Introduction: Cotrimoxazole is widely prescribed to treat a range of infections, and for HIV-infected individuals it is administered as prophylaxis to protect against opportunistic infections. Some reports suggest that fetuses exposed to Cotrimoxazole during early pregnancy may have an increased risk of congenital anomalies. We carried out this systematic review to update the evidence of Cotrimoxazole safety in pregnancy. Methods: Three databases and 1 conference abstract site were searched in duplicate up to October 31, 2013, for studies reporting adverse maternal and infant outcomes among women receiving Cotrimoxazole during pregnancy. This search was updated in MEDLINE via PubMed to April 28, 2014. Studies were included irrespective of HIV infection status or the presence of other coinfections. Our primary outcome was birth defects of any kind. Secondary outcomes included spontaneous abortions, terminations of pregnancy, stillbirths, preterm deliveries, and drug-associated toxicity. Results: Twenty-four studies were included for review.

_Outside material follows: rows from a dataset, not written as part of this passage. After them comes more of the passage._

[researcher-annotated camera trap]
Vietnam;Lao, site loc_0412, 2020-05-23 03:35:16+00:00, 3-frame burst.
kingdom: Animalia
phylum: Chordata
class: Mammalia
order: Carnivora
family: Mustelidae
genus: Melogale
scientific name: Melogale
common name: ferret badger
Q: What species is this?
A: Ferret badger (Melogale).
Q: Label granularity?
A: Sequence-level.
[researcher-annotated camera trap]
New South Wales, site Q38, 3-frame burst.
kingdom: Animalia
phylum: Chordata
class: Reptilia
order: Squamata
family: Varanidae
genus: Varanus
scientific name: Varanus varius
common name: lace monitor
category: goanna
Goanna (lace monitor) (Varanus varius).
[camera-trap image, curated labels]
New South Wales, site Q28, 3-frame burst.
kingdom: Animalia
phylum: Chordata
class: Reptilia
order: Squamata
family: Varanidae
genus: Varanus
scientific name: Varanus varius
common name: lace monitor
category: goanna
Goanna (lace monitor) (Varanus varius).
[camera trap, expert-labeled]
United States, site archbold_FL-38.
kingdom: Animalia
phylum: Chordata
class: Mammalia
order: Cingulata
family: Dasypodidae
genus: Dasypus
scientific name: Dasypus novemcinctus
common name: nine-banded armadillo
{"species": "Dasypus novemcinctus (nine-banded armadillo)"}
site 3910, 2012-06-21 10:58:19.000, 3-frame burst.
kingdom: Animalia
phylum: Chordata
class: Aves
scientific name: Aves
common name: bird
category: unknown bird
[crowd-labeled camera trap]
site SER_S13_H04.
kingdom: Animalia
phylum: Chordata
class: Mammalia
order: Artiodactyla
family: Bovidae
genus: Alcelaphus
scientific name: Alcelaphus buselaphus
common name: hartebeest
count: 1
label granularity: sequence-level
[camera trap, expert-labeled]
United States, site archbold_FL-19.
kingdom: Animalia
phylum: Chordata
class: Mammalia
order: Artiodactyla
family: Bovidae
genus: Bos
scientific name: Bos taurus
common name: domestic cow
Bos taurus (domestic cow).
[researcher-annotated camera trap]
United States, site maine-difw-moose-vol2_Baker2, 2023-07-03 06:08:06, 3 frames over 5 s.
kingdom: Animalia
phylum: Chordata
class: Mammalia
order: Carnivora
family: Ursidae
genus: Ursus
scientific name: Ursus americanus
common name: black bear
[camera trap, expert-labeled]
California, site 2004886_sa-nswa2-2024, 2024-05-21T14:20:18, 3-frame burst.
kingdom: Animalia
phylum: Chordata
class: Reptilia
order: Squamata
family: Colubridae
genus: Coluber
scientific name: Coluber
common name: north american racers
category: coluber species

There were 232 infants with congenital anomalies among 4196 women receiving Cotrimoxazole during pregnancy, giving an overall pooled prevalence of 3.5% (95% confidence interval: 1.8% to 5.1%; τ² = 0.03). Three studies reported 31 infants with neural tube defects associated with first trimester exposure to Cotrimoxazole, giving a crude prevalence of 0.7% (95% confidence interval: 0.5% to 1.0%) with most data (29 neural tube defects) coming from a single study. The majority of adverse drug reactions were mild. The quality of the evidence was very low. Conclusions: The findings of this review support continued recommendations for Cotrimoxazole as a priority intervention for HIV-infected pregnant women. It is critical to improve data collection on maternal and infant outcomes.